**Problem to solve:**
Rewrite the rows below with "referee's black pants" changed to "referee's dark trousers" and everything else left as it is. Leave the pictures out of your answer.

**Dataset excerpt:**
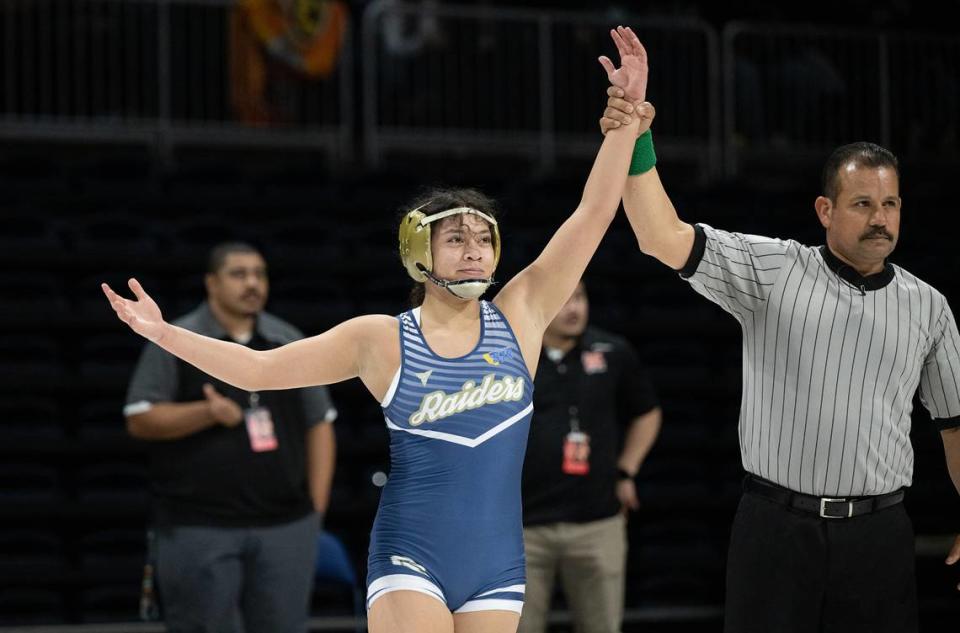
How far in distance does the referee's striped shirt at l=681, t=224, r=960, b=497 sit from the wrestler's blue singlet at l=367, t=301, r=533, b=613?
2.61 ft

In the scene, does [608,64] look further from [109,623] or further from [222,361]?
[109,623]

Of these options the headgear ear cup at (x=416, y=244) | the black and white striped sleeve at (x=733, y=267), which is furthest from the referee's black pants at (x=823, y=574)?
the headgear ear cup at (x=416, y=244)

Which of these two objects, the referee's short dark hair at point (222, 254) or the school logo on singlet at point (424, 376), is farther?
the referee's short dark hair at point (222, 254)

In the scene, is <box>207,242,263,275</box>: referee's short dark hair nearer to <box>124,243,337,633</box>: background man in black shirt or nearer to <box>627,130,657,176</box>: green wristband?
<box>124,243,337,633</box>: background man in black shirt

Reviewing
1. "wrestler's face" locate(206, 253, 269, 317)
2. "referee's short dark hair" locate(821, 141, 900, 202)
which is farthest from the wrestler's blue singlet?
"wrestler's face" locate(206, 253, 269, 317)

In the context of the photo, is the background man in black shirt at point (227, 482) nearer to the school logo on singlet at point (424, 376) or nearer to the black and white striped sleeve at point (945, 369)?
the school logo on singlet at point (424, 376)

**Response to the task:**
How far in distance does the referee's striped shirt at l=681, t=224, r=960, b=497 sit from the wrestler's blue singlet at l=367, t=301, r=533, b=613?
2.61 ft

In the scene, does [608,64] look further from [109,623] or further from [222,361]?
[109,623]

Of these options the headgear ear cup at (x=416, y=244) | the black and white striped sleeve at (x=733, y=267), which is furthest from the referee's dark trousers at (x=823, y=574)?
the headgear ear cup at (x=416, y=244)

Which of these two objects, the referee's short dark hair at point (222, 254) or the school logo on singlet at point (424, 376), is farther?
the referee's short dark hair at point (222, 254)

In the scene, is <box>207,242,263,275</box>: referee's short dark hair nearer to <box>124,243,337,633</box>: background man in black shirt or nearer to <box>627,130,657,176</box>: green wristband?
<box>124,243,337,633</box>: background man in black shirt

Reviewing
1. "wrestler's face" locate(206, 253, 269, 317)
2. "referee's short dark hair" locate(821, 141, 900, 202)
which is farthest from the wrestler's blue singlet?
"wrestler's face" locate(206, 253, 269, 317)

In the context of the photo, is the background man in black shirt at point (227, 482) nearer to the school logo on singlet at point (424, 376) or nearer to the black and white striped sleeve at point (945, 369)?
the school logo on singlet at point (424, 376)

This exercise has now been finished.